Your objective –
Could you set out every row below as a numbered list, skipping the blank lines and leaving the pictures out?

Raw records –
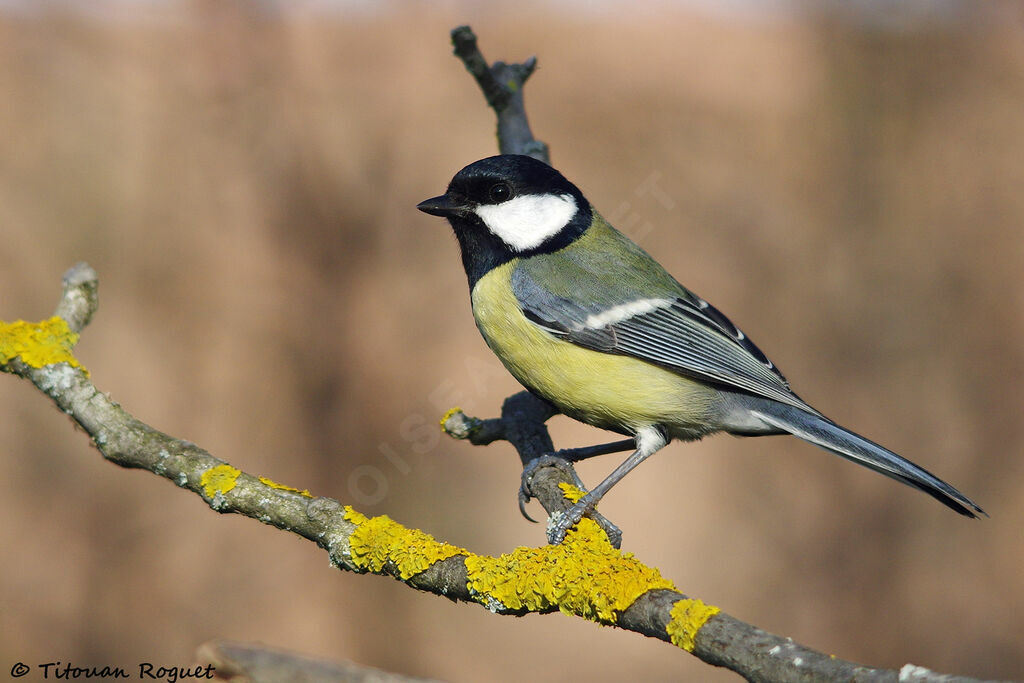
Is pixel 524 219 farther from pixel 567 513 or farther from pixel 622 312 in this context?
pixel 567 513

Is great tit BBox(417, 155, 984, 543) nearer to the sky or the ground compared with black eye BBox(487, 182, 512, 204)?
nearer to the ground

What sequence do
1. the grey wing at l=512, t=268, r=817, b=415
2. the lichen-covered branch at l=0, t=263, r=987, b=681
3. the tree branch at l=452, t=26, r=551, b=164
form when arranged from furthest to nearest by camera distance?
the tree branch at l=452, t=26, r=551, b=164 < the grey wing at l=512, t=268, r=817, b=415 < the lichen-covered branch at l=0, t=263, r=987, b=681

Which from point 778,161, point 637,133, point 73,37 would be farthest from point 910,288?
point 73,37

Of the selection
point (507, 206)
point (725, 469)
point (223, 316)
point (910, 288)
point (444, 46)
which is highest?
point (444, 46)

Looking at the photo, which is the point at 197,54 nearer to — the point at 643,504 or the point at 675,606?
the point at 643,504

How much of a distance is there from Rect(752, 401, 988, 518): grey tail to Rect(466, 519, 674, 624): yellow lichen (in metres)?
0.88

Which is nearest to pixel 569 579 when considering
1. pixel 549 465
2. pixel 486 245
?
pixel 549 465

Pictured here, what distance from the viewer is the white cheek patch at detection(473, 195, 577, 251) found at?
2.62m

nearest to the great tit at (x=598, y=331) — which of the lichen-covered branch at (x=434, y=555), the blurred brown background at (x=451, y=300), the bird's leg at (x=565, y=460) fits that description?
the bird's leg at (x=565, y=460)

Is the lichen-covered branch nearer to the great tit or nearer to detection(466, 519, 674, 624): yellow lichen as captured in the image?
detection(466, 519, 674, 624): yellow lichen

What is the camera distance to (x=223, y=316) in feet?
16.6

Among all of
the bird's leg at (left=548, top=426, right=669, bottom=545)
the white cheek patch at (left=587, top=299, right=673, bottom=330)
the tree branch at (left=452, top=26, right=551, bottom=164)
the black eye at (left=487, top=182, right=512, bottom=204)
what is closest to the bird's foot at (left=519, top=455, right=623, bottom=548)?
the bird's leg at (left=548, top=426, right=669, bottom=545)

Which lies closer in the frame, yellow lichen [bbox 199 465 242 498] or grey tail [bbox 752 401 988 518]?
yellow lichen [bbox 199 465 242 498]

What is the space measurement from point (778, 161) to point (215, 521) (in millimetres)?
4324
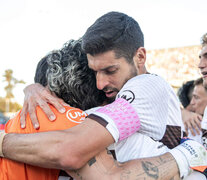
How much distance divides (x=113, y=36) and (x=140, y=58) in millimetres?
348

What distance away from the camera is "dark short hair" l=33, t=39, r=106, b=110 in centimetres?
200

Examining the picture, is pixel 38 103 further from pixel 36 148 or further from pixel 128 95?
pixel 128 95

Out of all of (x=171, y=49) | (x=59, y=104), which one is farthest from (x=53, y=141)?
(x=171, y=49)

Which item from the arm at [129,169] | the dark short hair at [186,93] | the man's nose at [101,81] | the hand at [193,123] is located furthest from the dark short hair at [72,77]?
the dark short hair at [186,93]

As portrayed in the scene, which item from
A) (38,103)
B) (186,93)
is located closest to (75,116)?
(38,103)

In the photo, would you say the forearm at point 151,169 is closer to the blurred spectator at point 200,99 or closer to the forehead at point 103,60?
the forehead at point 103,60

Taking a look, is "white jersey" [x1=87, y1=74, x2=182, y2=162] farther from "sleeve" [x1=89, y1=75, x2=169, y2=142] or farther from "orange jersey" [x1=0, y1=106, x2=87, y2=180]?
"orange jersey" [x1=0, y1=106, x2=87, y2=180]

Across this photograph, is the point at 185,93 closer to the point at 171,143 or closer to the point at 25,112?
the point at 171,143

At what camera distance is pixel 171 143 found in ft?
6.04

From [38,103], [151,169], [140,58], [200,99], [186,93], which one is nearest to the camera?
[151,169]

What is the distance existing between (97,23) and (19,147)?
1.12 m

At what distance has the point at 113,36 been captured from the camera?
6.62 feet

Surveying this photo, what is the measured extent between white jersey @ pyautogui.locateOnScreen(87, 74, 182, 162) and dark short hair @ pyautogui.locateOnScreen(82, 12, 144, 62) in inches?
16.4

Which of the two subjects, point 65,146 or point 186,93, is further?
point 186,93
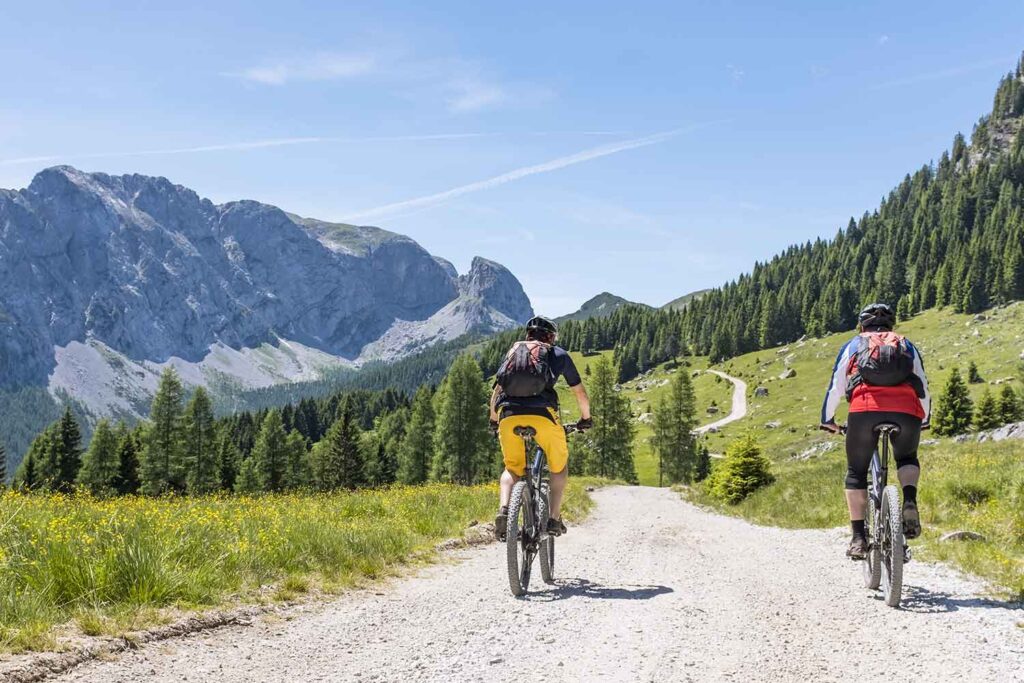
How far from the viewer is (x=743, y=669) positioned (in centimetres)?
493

Solution –
1. Is pixel 524 219 farther from pixel 567 513 or farther from pixel 622 312 in this context?
2. pixel 567 513
3. Is great tit BBox(417, 155, 984, 543) nearer to the sky or the ground compared with black eye BBox(487, 182, 512, 204)?
4. nearer to the ground
5. What sequence do
6. 1. the grey wing at l=512, t=268, r=817, b=415
7. 2. the lichen-covered branch at l=0, t=263, r=987, b=681
8. 3. the tree branch at l=452, t=26, r=551, b=164
9. form when arranged from furthest to nearest by camera distance?
10. the tree branch at l=452, t=26, r=551, b=164 < the grey wing at l=512, t=268, r=817, b=415 < the lichen-covered branch at l=0, t=263, r=987, b=681
11. Which from point 778,161, point 637,133, point 73,37 would be farthest from point 910,288?
12. point 73,37
13. Of the selection
14. point (507, 206)
15. point (725, 469)
16. point (223, 316)
17. point (910, 288)
18. point (444, 46)
19. which is highest?
20. point (444, 46)
21. Looking at the photo, which is the point at 197,54 nearer to — the point at 643,504 or the point at 675,606?
22. the point at 643,504
23. How much of a distance is there from Rect(752, 401, 988, 518): grey tail to Rect(466, 519, 674, 624): yellow lichen (in metres)?
24. 0.88
25. Which is nearest to pixel 569 579 when considering
26. 1. pixel 549 465
27. 2. pixel 486 245
28. ?
29. pixel 549 465
30. Pictured here, what distance from the viewer is the white cheek patch at detection(473, 195, 577, 251) found at?
31. 2.62m
32. nearest to the great tit at (x=598, y=331) — which of the lichen-covered branch at (x=434, y=555), the blurred brown background at (x=451, y=300), the bird's leg at (x=565, y=460) fits that description?
33. the bird's leg at (x=565, y=460)
34. Is the lichen-covered branch nearer to the great tit or nearer to detection(466, 519, 674, 624): yellow lichen as captured in the image?
35. detection(466, 519, 674, 624): yellow lichen
36. What is the camera distance to (x=223, y=316) in feet?
37. 16.6
38. Among all of
39. the bird's leg at (left=548, top=426, right=669, bottom=545)
40. the white cheek patch at (left=587, top=299, right=673, bottom=330)
41. the tree branch at (left=452, top=26, right=551, bottom=164)
42. the black eye at (left=487, top=182, right=512, bottom=204)
43. what is closest to the bird's foot at (left=519, top=455, right=623, bottom=548)?
44. the bird's leg at (left=548, top=426, right=669, bottom=545)
45. Which lies closer in the frame, yellow lichen [bbox 199 465 242 498] or grey tail [bbox 752 401 988 518]?
46. yellow lichen [bbox 199 465 242 498]
47. What is the space measurement from point (778, 161) to point (215, 521) (in millimetres)?
48. 4324
49. How much distance divides (x=113, y=36) and (x=140, y=58) in millimetres?
50. 348
51. What distance away from the camera is "dark short hair" l=33, t=39, r=106, b=110 in centimetres?
52. 200
53. Examining the picture, is pixel 38 103 further from pixel 36 148 or further from pixel 128 95?
54. pixel 128 95
55. Out of all of (x=171, y=49) | (x=59, y=104), which one is farthest from (x=53, y=141)?
56. (x=171, y=49)
57. Which item from the arm at [129,169] | the dark short hair at [186,93] | the man's nose at [101,81] | the hand at [193,123] is located furthest from the dark short hair at [72,77]?
58. the dark short hair at [186,93]
59. As portrayed in the scene, which item from
60. A) (38,103)
61. B) (186,93)
62. is located closest to (75,116)?
63. (38,103)
64. In the photo, would you say the forearm at point 151,169 is closer to the blurred spectator at point 200,99 or closer to the forehead at point 103,60?
65. the forehead at point 103,60
66. Taking a look, is "white jersey" [x1=87, y1=74, x2=182, y2=162] farther from "sleeve" [x1=89, y1=75, x2=169, y2=142] or farther from "orange jersey" [x1=0, y1=106, x2=87, y2=180]?
67. "orange jersey" [x1=0, y1=106, x2=87, y2=180]
68. Across this photograph, is the point at 185,93 closer to the point at 171,143 or closer to the point at 25,112?
69. the point at 171,143
70. At what camera distance is pixel 171 143 found in ft?
71. 6.04
72. From [38,103], [151,169], [140,58], [200,99], [186,93], which one is nearest to the camera?
73. [151,169]
74. What is the distance existing between (97,23) and (19,147)?
75. 1.12 m
76. At what distance has the point at 113,36 been captured from the camera?
77. 6.62 feet
78. Surveying this photo, what is the measured extent between white jersey @ pyautogui.locateOnScreen(87, 74, 182, 162) and dark short hair @ pyautogui.locateOnScreen(82, 12, 144, 62) in inches?
79. 16.4
80. Which of the two subjects, point 65,146 or point 186,93, is further?
81. point 186,93
82. How far from the viewer is (x=743, y=669) positioned (in centimetres)?
83. 493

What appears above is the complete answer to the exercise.